Still, those rising wages did not outpace those corporations’ CEO pay gains, which rose by 31%, to an average of $10.6 million.

“We do have to acknowledge there was some good news last year,” said Sarah Anderson, lead author of the “Executive Excess” study.

“But this could have been a time when companies used rising profits to level the pay playing field. Instead, we haven’t seen a very big shift in pay equity.”

The study underscores the tight labor market and inflationary pressure that companies have been facing over the past year.

That pressure has benefited lower-wage workers for the first time in years. The institute’s study last year, which looked at a different set of companies, found that median pay for all workers fell by 2% in 2020.

This year’s study looked at the lowest-paying 300 firms in the Russell 3000, an index of publicly traded stocks that includes mega firms as well as midsized and smaller public companies, and found that at nearly 60% of them, chief executives’ pay rose faster last year than for the average worker.

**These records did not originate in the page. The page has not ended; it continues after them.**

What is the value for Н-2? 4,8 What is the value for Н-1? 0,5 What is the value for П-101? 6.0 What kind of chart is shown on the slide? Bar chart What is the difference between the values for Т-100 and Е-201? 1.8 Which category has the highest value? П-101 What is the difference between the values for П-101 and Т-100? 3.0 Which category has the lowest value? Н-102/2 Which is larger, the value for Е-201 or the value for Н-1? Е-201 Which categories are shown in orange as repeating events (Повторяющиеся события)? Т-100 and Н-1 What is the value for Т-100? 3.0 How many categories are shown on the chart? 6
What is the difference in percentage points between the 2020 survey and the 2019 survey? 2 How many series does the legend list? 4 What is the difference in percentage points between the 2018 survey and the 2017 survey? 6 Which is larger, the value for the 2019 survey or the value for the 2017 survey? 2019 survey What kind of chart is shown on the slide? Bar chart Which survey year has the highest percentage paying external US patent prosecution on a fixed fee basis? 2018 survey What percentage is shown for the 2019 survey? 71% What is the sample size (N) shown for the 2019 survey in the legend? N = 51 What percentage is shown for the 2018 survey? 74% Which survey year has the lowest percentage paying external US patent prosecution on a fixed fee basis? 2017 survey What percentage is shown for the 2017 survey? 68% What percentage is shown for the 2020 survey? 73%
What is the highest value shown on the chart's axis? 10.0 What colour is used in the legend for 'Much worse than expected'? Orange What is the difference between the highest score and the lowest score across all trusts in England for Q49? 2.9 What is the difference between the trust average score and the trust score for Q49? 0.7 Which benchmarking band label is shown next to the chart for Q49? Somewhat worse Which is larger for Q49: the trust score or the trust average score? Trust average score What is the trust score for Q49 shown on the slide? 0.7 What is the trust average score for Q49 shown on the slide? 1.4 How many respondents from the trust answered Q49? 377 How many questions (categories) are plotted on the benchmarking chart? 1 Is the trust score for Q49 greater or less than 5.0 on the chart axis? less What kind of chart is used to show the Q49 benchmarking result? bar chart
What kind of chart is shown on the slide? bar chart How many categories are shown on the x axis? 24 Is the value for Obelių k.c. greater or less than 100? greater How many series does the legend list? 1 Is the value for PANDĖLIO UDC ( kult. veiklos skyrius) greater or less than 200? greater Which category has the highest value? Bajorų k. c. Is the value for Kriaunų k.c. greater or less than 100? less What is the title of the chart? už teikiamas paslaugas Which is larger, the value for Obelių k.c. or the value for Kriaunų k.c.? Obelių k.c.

CEOs did even better at companies where salaries did not keep pace with inflation.

Median workers’ wages at about a third of the companies in the IPS study did not keep pace with inflation.

At those companies, the average CEO pay was up by 65%, or more than double the increase at all of the companies in the study.

Among the companies highlighted in the report was Best Buy, where median pay fell 2% last year to $29,999, while CEO Corie Barry received a 30% pay increase to $15.6 million.

Best Buy said in a financial filing that its executive compensation was “focused on pay for performance” and that the company’s management delivered “strong results in its most recent fiscal year.”